Search code examples
pythonfor-looppython-requestsiterationthreadpool

ConcurrentFutures ThreadPoolExecuter not finishing pd.DataFrame.append


when working with python ThreadPoolExecutor and iterating through a list with performing some network requests, I'm facing an issue that my workers aren't finishing before the task is marked as complete.

If you perform the same task with for loop and ThreadPoolExecutor, the length of my DataFrame is varying with ThreadPoolExecutor. For loop is always performing all tasks.

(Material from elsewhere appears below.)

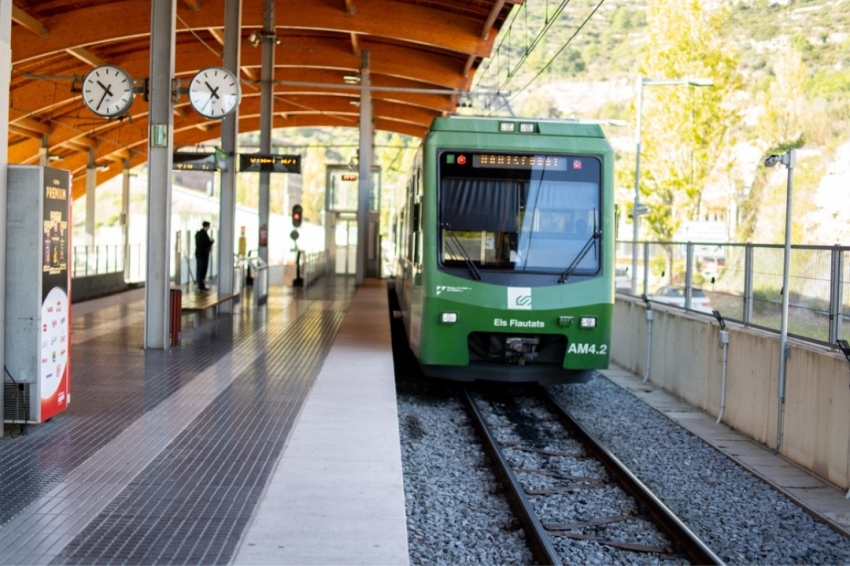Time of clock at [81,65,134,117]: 10:35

Is there a problem, or anything to add to ThreadPoolExecutor to work properly?

import pandas as pd
import time
import concurrent.futures


columns = ['name']
data = pd.DataFrame(columns = columns)
persons = ['Tom', 'Mike', 'Susan', 'David', 'Ellen']

def update(person):
    global data
    time.sleep(0.2)
    data = data.append(pd.DataFrame({'name': person}, index=[person]))


for x in persons:
    update(x)
print(len(data))
data = pd.DataFrame(columns = columns)

with concurrent.futures.ThreadPoolExecutor() as executor:
    executor.map(update, persons)
print(len(data))

Solution

  • From the documentation:

    As of pandas 0.11, pandas is not 100% thread safe. The known issues relate to the copy() method. If you are doing a lot of copying of DataFrame objects shared among threads, we recommend holding locks inside the threads where the data copying occurs.